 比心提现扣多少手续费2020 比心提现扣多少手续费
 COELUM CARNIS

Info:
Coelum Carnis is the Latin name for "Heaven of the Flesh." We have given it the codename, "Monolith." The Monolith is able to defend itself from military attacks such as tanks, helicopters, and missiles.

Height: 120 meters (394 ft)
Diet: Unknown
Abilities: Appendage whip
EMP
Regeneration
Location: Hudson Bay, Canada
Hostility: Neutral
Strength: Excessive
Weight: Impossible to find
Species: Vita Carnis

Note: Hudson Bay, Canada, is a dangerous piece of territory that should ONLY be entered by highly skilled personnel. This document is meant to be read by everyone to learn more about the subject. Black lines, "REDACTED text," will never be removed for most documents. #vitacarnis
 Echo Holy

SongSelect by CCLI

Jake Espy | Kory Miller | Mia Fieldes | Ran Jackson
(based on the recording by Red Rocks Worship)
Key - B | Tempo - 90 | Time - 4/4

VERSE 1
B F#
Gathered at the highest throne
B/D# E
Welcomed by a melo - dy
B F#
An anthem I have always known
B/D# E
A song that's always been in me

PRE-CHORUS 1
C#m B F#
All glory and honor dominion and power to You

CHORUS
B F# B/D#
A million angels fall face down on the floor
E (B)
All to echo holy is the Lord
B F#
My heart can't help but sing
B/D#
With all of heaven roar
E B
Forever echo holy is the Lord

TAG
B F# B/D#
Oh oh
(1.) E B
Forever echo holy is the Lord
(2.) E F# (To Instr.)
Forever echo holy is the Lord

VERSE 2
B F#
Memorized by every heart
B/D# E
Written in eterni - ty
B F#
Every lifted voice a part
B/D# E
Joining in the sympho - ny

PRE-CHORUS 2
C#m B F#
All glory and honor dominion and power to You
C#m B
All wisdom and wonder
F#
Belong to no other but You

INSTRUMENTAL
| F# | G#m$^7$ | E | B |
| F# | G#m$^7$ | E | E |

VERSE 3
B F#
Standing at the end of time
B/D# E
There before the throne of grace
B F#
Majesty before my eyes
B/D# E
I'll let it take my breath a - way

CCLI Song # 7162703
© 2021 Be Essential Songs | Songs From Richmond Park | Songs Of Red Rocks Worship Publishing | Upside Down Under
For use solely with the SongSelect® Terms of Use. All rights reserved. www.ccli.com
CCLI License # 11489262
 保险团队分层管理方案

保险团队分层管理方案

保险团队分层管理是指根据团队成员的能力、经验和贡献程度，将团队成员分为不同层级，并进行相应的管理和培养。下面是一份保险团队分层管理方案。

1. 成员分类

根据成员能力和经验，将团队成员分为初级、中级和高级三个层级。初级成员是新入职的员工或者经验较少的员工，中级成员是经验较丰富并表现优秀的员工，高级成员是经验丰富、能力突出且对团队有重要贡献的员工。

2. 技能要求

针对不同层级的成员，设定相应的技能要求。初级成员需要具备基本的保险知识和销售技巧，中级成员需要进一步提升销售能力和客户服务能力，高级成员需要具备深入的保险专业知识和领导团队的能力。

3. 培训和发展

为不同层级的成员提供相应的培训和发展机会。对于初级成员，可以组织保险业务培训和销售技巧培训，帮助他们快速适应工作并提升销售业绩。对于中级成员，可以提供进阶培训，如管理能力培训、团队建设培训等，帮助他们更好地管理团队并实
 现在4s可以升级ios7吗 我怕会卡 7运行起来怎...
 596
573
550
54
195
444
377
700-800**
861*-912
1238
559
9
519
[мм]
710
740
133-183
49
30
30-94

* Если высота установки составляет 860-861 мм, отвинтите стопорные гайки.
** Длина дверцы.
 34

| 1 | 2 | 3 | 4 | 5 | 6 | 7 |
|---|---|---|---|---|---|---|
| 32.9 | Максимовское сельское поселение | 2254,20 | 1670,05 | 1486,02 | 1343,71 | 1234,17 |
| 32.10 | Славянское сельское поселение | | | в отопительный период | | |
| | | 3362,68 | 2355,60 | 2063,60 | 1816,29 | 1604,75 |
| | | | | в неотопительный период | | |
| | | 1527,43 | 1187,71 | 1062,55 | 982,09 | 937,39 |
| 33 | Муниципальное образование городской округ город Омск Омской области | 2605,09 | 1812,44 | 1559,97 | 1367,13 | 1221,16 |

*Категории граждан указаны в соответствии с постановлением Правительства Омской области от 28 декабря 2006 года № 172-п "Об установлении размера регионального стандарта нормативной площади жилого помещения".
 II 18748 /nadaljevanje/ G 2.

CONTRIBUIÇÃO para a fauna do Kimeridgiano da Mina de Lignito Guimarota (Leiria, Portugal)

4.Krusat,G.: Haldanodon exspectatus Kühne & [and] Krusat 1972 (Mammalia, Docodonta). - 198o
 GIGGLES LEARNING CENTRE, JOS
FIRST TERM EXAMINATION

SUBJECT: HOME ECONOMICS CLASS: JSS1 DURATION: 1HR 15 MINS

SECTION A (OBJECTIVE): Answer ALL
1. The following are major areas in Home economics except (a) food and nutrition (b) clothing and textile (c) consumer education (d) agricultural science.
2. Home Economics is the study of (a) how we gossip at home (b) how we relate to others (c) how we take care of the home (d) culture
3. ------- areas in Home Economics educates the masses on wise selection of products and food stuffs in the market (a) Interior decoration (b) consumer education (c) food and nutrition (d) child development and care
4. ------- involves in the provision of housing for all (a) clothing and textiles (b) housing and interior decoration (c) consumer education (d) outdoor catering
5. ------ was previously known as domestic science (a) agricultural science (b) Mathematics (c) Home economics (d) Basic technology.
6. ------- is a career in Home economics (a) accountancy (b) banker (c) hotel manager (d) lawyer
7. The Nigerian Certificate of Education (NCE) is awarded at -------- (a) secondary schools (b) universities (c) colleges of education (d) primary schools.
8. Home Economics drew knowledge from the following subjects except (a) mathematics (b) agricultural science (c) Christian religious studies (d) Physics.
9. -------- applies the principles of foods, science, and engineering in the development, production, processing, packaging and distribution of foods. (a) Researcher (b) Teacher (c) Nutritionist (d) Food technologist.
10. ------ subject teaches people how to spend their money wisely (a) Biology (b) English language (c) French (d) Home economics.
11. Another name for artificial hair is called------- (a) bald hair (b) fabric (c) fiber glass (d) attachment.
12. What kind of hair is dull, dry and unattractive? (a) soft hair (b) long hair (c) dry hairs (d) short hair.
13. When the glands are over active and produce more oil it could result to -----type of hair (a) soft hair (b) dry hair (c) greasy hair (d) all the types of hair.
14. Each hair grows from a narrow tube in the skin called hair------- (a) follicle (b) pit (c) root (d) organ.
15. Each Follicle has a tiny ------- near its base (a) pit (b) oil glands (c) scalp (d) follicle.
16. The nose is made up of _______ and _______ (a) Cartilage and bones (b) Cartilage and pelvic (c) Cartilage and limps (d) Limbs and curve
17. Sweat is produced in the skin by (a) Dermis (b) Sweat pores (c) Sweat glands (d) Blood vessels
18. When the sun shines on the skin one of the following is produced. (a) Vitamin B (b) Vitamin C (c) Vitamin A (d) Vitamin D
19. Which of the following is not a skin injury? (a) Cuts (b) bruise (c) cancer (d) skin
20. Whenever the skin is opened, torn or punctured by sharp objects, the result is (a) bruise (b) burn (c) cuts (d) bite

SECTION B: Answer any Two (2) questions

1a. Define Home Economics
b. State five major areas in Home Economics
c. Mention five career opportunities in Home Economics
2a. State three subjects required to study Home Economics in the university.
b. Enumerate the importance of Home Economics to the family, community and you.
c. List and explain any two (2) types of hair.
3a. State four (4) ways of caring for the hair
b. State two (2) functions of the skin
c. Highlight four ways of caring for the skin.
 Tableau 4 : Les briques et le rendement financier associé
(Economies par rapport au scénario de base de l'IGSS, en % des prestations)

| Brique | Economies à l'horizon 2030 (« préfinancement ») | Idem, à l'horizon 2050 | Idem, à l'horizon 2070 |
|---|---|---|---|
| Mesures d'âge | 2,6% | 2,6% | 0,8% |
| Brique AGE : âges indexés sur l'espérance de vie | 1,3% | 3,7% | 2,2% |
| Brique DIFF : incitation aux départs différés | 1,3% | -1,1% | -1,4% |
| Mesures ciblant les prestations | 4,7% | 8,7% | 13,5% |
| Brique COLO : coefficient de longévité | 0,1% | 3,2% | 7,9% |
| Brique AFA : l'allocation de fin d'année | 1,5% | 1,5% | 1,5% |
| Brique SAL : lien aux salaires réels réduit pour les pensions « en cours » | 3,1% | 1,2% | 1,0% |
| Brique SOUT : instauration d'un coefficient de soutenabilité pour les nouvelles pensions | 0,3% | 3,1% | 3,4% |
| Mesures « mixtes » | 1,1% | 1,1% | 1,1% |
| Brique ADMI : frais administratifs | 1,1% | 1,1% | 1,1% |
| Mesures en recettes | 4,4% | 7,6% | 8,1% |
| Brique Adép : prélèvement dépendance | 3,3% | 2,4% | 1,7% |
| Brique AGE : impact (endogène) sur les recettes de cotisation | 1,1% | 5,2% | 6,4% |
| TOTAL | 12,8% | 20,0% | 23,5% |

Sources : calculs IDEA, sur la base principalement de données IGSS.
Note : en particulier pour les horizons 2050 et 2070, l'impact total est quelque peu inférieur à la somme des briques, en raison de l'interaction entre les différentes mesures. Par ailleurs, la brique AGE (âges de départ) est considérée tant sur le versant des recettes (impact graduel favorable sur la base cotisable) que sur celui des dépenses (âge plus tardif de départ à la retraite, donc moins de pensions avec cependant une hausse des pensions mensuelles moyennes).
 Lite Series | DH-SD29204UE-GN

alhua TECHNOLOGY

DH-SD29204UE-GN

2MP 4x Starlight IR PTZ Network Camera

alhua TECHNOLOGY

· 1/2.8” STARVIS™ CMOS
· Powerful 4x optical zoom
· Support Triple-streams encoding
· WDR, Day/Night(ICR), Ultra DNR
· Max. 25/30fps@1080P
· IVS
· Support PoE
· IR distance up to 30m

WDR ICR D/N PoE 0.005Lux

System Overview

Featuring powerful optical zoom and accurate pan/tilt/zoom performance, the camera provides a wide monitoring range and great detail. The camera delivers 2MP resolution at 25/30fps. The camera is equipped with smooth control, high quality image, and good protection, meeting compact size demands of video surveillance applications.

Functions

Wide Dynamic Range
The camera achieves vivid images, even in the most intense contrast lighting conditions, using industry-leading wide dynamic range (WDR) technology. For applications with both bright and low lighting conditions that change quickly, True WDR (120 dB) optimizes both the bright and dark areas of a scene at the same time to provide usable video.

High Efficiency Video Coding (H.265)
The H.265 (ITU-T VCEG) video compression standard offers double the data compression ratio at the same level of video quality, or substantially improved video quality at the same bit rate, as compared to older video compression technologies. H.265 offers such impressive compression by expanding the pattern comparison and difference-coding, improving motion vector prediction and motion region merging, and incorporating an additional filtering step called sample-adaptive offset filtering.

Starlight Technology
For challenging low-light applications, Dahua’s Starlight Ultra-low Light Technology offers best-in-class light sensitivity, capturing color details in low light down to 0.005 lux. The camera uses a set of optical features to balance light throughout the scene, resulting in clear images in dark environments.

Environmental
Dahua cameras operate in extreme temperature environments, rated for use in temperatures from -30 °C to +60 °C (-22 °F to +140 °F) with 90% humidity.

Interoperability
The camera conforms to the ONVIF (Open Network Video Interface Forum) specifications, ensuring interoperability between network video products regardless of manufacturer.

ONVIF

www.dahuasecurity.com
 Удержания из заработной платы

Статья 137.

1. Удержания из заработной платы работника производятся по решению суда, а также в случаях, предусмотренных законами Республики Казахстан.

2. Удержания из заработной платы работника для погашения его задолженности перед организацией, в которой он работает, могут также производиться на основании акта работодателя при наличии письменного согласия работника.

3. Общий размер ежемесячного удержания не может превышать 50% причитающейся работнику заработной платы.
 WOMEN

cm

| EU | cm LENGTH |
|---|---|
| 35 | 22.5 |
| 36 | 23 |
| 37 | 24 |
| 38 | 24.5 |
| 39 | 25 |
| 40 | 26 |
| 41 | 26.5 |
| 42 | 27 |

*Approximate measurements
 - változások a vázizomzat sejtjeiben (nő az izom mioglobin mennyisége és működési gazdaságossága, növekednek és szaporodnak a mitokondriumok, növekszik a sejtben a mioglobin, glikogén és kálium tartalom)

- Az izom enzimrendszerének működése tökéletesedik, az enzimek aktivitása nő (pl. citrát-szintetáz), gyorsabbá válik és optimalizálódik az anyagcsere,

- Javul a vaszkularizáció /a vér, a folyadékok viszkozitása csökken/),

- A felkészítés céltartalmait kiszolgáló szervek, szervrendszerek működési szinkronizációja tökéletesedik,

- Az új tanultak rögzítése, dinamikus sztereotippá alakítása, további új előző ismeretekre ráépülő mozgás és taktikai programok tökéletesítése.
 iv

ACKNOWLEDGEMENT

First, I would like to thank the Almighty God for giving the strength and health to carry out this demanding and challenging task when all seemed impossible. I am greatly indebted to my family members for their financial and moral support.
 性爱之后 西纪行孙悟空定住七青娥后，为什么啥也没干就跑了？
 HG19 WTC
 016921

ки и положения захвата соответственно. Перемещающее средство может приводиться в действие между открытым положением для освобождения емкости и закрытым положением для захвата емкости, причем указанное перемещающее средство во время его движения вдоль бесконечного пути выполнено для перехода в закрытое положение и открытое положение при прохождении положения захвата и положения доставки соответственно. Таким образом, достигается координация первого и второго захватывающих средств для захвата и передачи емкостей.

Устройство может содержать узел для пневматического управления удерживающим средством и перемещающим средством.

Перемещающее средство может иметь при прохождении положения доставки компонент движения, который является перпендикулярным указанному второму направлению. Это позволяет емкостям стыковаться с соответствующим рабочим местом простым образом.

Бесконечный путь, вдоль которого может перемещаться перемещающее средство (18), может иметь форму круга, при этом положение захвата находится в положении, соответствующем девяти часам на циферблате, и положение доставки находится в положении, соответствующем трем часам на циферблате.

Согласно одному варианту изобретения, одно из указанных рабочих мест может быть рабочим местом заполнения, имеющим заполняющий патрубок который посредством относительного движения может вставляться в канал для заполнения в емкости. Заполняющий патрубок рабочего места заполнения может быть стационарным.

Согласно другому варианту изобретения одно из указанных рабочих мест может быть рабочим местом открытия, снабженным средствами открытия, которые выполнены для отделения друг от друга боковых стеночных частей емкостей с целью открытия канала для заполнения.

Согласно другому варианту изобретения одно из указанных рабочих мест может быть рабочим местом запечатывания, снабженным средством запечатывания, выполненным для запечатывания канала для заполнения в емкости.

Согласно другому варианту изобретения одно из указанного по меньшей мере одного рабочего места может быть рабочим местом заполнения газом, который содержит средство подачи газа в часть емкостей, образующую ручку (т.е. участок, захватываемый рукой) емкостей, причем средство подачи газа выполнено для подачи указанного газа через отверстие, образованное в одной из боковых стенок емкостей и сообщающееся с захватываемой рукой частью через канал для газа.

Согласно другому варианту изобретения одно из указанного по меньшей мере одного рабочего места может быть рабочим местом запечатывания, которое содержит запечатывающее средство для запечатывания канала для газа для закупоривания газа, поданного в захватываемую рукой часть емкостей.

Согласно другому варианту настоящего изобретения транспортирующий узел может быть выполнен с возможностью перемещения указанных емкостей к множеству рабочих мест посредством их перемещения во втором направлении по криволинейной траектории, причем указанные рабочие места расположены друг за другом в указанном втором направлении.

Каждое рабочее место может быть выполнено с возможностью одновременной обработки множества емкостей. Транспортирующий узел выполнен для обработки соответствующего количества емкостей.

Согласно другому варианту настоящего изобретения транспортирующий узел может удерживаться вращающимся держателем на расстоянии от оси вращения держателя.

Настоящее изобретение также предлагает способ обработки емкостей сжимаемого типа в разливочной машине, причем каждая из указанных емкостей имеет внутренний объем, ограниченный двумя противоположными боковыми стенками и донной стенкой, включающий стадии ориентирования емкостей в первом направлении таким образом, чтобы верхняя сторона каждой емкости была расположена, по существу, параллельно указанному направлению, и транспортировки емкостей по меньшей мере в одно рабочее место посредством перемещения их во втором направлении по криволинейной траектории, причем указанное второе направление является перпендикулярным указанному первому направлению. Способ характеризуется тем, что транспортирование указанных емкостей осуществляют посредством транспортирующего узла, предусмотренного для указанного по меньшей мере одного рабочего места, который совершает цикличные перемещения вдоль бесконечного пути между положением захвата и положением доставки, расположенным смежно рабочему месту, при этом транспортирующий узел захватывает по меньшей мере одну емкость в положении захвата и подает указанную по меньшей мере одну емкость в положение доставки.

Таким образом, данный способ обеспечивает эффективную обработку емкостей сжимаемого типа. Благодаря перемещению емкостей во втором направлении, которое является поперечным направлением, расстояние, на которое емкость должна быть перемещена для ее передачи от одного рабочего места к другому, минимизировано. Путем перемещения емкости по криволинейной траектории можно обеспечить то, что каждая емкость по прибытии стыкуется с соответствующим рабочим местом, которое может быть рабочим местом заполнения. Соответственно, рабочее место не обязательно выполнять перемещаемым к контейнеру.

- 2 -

[Exercise instructions] Using the material above, report each line where "Economies" occurs.

[Answer space]
(Economies par rapport au scénario de base de l'IGSS, en % des prestations)
| Brique | Economies à l'horizon 2030 (« préfinancement ») | Idem, à l'horizon 2050 | Idem, à l'horizon 2070 |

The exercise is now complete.